Of all patients treated through a lobotomy, only a few were able to return to their normal lives with minimal mental deficiencies. Most patients would suffer diminished mental capacity, causing them to become less responsive, less self-aware, or have inadequate self-control. The patient would often be unable to maintain a train of thought, interrupting conversations with different topics.

There was also a marked reduction in inhibition, and the patients would indulge in various unusual and harmful activities. For example, there were cases of people gaining weight because they would eat food whenever it was placed in front of them, despite not being hungry. There were also people who became sexually promiscuous. Some would later commit suicide, even after showing signs of improvement. 

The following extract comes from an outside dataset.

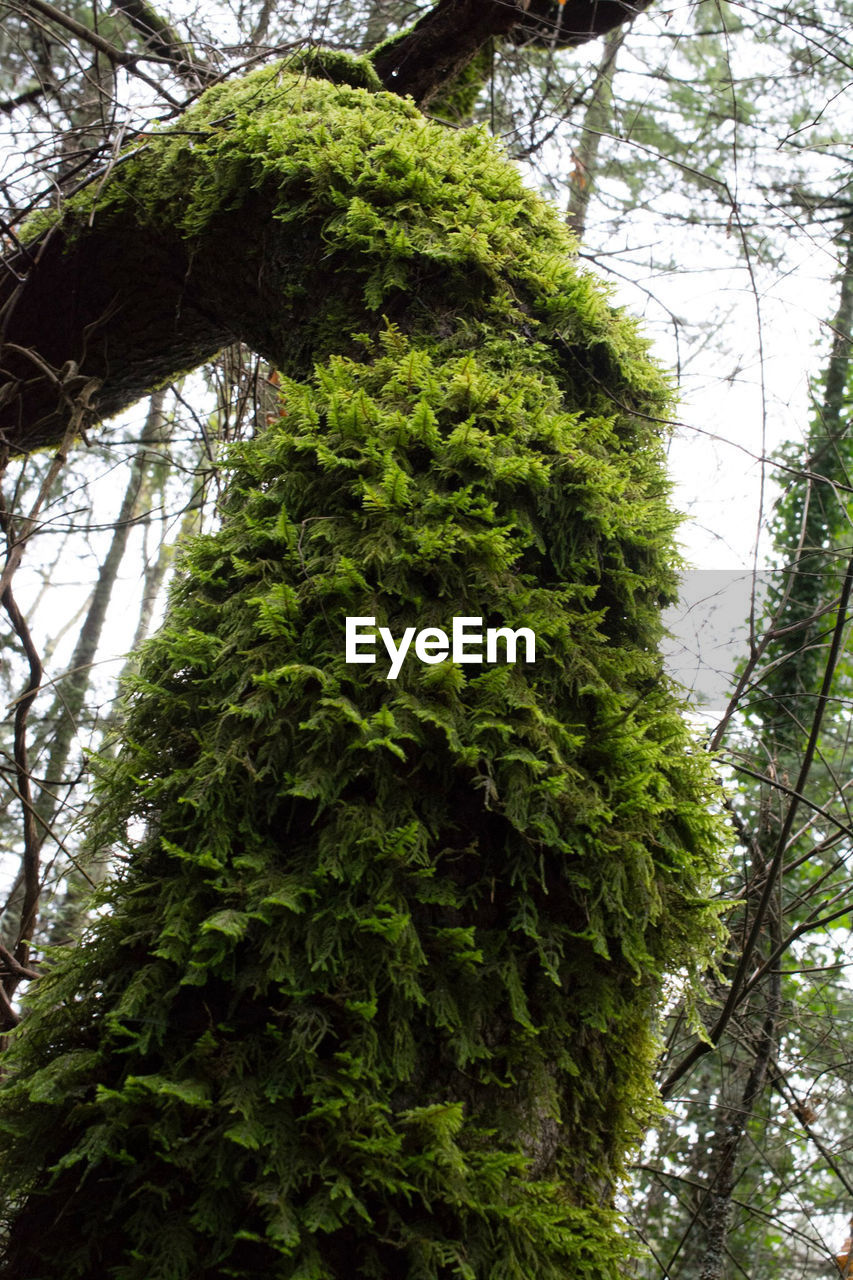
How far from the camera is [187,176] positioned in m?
2.39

In the worst cases, a patient would completely lose control of their bodies, and a famous case was that of Rosemary, John F. Kennedy’s sister. She had had a lobotomy at the age of 23, because her parents claimed she was hyperactive, and she ended up being incontinent. She could hardly speak or control her bodily functions, often daydreaming for hours on end. At that time, when her father, gave consent for the procedure, Freeman had only performed about 60 lobotomies in total. Rosemary Kennedy lived until the age of 86 when she passed away from natural causes in a house for disabled people, where she lived most of her life after the lobotomy procedure.

Another case that was not successful was the one of Howard Dully. Dully was only 12 years old when Freeman performed a lobotomy on him in 1960. His stepmother wanted to change his personality, even though he was not mentally ill. This is the reason he received a lobotomy and ended up in an institution for about 10 years.

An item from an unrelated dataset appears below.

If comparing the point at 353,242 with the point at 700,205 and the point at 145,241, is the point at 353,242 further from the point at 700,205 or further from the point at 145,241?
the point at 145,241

In 1940, Beulah Jones was lobotomized by Freeman due to schizophrenia. She lost her higher intellect, long–term memory and was barely able to read, sit down, or perform many daily simple tasks.

In 1953, Anita McGee was lobotomized by Freeman for postpartum depression. She spent the rest of her life in institutions, as the procedure did not turn out well for her.

The last lobotomy performed by Freeman was in 1967. The patient passed away due to a brain hemorrhage. She was being lobotomized for the third time due to severe depression. After this procedure, Freeman was banned from performing lobotomies in the future. He continued to believe that the lobotomy as a neurosurgical procedure was a success and even continued to visit his patients until he died in 1972 of cancer.

As mentioned before, it appears that lobotomy was not a successful treatment. Most of the patients on whom this surgical procedure was performed ended up worse than they were before the procedure. In general, they have lost many abilities and barely managed to live on their own. Most of the patients on whom lobotomy was performed ended up living in various institutions far away from their families. Many of them lived for many years after the lobotomy, dying from natural causes, but many of them lived lives that were not fulfilling.